[Image-based spatial reasoning data]

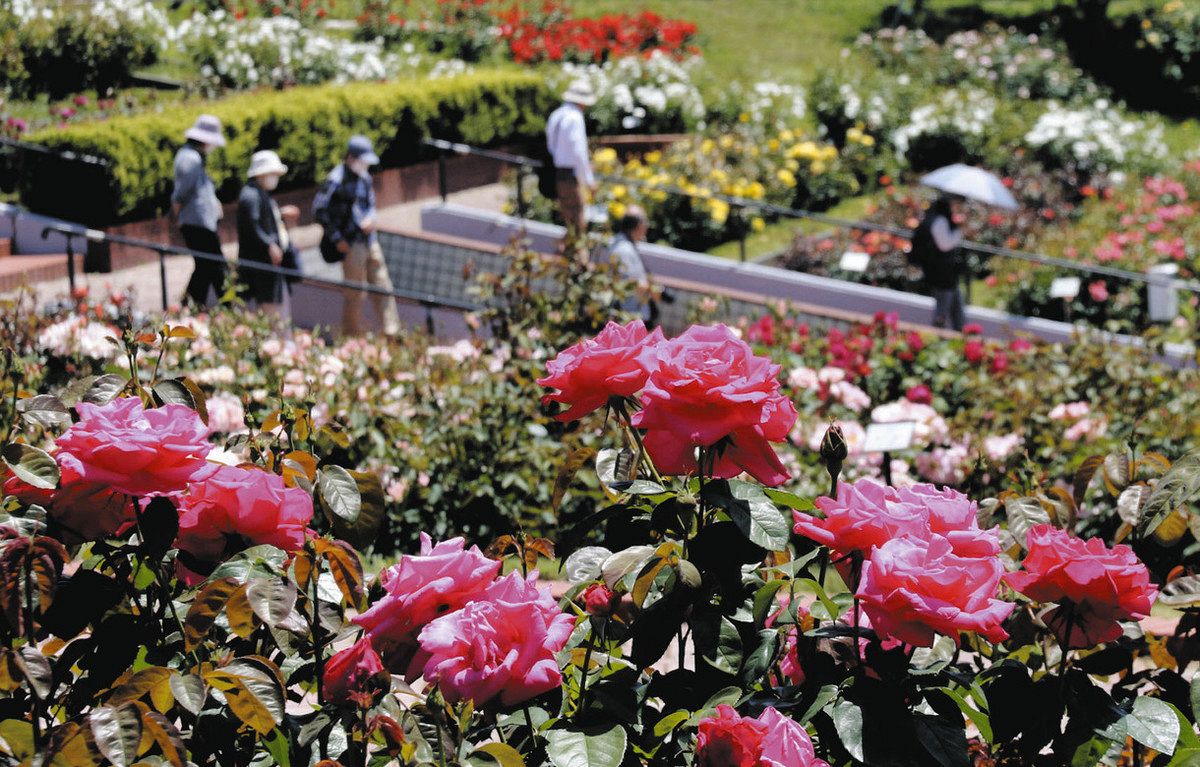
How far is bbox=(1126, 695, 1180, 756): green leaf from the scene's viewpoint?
1946 mm

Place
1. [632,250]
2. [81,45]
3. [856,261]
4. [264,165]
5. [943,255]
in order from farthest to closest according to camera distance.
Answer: [81,45] < [856,261] < [943,255] < [264,165] < [632,250]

• [Direction] Find each line in the records above that contains the word "from", and copy those lines out in full.

• [Expected output]
How far is bbox=(1126, 695, 1180, 756): green leaf from the scene's viewpoint?
in order from farthest to closest according to camera distance.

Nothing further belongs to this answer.